And while there may be some accountability in some of the member countries, by and large these central bankers have the authority to implement these regulations and strategies. And they are held responsible by the FSB to do so.

In short, on April 2, 2009, the President signed a communiqué that essentially turns over financial control of the country, and the planet, to a handful of central bankers, who, besides dictating policy covering everything from your retirement income to shareholder rights, will additionally have access to your health and education records. There is also this troubling little line about “clear specification of the structure and functions of government.” What the hell is that suppose to mean? There is no oversight here. Not by you, not by Congress, not by anybody. No oversight over a handful of central bankers who operate out of a clandestine organization that is above the law and is responsible for having implemented and enforced the “standards” that froze world credit markets and precipitated the worst financial crisis in the planet’s history (see “The Financial Crisis: A Look Behind the Wizard’s Curtain”).

I haven’t heard word one out of Congress about this, but I’m afraid they are a few clowns short of a circus up there. Which begs the question, what do we do about this?

THE SOLUTION


There are two critical things that need to be done. The first lies in the fact that the communiqué signed by the President is an agreement that is binding on the United States and, as such, requires approval by Congress. If classed as a Treaty, it requires approval by two-thirds of the Senate. At the very least, approval should be by Congressional Executive Agreement, which requires a majority of both houses of Congress. The agreement signed in London on April 2 has been called a New Bretton Woods (Bretton Woods being the location of a meeting of world leaders toward the end of the Second World War, which gave birth to the international financial organizations the World Bank and the International Monetary Fund). The original Bretton Woods agreement was put in place as a Congressional Executive Agreement. So this “new Bretton Woods” should at least do the same. But this step is just to get Congress to recognize their responsibility here. The Federal Reserve Act, the bill that established the Federal Reserve System, was passed in 1913 two nights before Christmas by a sparsely attended Congress. People have been complaining about this ever since. What do you say we don’t let this happen again? Not on our watch. Congress needs to understand that it has a responsibility to approve any agreement signed by the President that is binding on this nation. But the point is not to get Congress to approve what has been done. It is to first get them to recognize that agreements have been made that affect our entire financial system and that it is their responsibility to shape these agreements in a way that is beneficial to our Republic AND to provide a mechanism for real oversight of this international body. Central bankers should not be making decisions about international finance without oversight and a system of checks and balances that are reflective of those provided by a republican form of government. I am, of course, not talking about a political party here.
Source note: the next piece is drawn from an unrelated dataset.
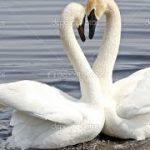 Лебедь: его виды, перелётная это птица или нет?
No, no. I’m talking about the American form of government where citizens elect others to represent them.

A republican form of government is one that is operated by representatives chosen by the people. Congress must step up to the plate. They must insist that the Financial Stability Board be ratified either by Treaty or Congressional Executive Agreement. And that ratification must include the creation of a body with oversight and corrective powers that is comprised of representatives of all the nations involved who are chosen from each country’s elected officials. There is nothing inherently evil about an international financial organization. As much as we might protest it, it is a global world today, and a body that oversees the smooth flow and interchange of currencies and other financial instruments is needed in today’s world. But the organization cannot be controlled by international bankers who are not answerable to the citizens of the countries in which they operate. It should be overseen by a senior level group which itself is organized as a liberal republic, following the original model of the United States. Why? Because the system of government originally created by the United States has been the most successful form of government in man’s history. Any problems with the system have come about as a result of deviations from the original structure—a representative form of government with adequate checks and balances. Such a body could help create an international economic system in which those that want to be successful can be so. It would also allow them to take an active role in controlling their futures by effectively participating in the legislative process. ACT!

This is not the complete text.